Que n’a-t-on entendu de superlatifs, voire d’anathèmes autour de Cléopâtre (1963) de Joseph L. Mankiewicz. Pharaonique, délirant, le budget le plus élevé de l’histoire du cinéma, le film qui a failli couler la Fox et accessoirement la carrière de son réalisateur… Affichant une mégalomanie typiquement hollywoodienne, Cléopâtre semblait, dès le début de sa gestation, voué à la démesure. L’aventure prit rapidement un tour cauchemardesque, tant les problèmes s’accumulèrent sur le tournage, depuis les avaries météorologiques jusqu’aux graves ennuis de santé d’Elizabeth Taylor, alors au firmament de sa carrière – sans parler du scandale de sa liaison avec Richard Burton, qui fit les choux gras des tabloïds de l’époque. Plus de cinquante ans plus tard, le film se révèle comme un des plus beaux péplums produits par Hollywood, condensant bon nombre des défauts et qualités du genre, mais également comme une méditation subtile sur l’amour et le pouvoir, qui au fond ne détone pas dans la carrière de Joseph L. Mankiewicz (La Comtesse aux pieds nus, 1954 ; Le Limier, 1972 ; et cætera).
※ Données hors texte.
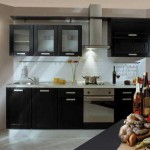 kitchen - wenge - foto17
Le personnage de Cléopâtre semble avoir toujours fasciné l’inconscient collectif. En 1963, elle avait déjà fait l’objet de nombreux films, notamment le Cléopâtre (1934) de Cecil B. DeMille. Quoique basée sur des faits historiques, la destinée de la dernière Reine d’Égypte a été tellement brassée par la littérature et le cinéma que réalité et fiction en sont arrivées à composer un écheveau indémêlable. Voici donc quelques faits saillants, communs à la plupart des lectures de cette histoire. En 48 avant J.-C., Jules César tombe amoureux de Cléopâtre, descendante de Ptolémée, femme cultivée, insolente et au charme capiteux, qui se sait destinée à la gloire mais se retrouve victime des intrigues de cour. Le dictateur proclamé de Rome lui fait un fils, Césarion, et la rétablit sur le trône d’Égypte. Quatre ans plus tard, après l’assassinat de Jules César, c’est au tour de Marc Antoine de tomber amoureux de la jeune Reine. À l’issue de la bataille d’Actium, remportée par Octave Auguste, chacun des deux amants se suicidera, au terme d’un crescendo tragique dont les grandes lignes semblaient pourtant écrites depuis le début, et auquel les a livrés un aveuglement obstiné, nourri par leurs rêves passionnés qui faisaient également leur grandeur. Au-delà de tout exotisme, ce canevas historique et humain a de quoi séduire par sa haute teneur dramatique et les archétypes universels qu’il met en branle.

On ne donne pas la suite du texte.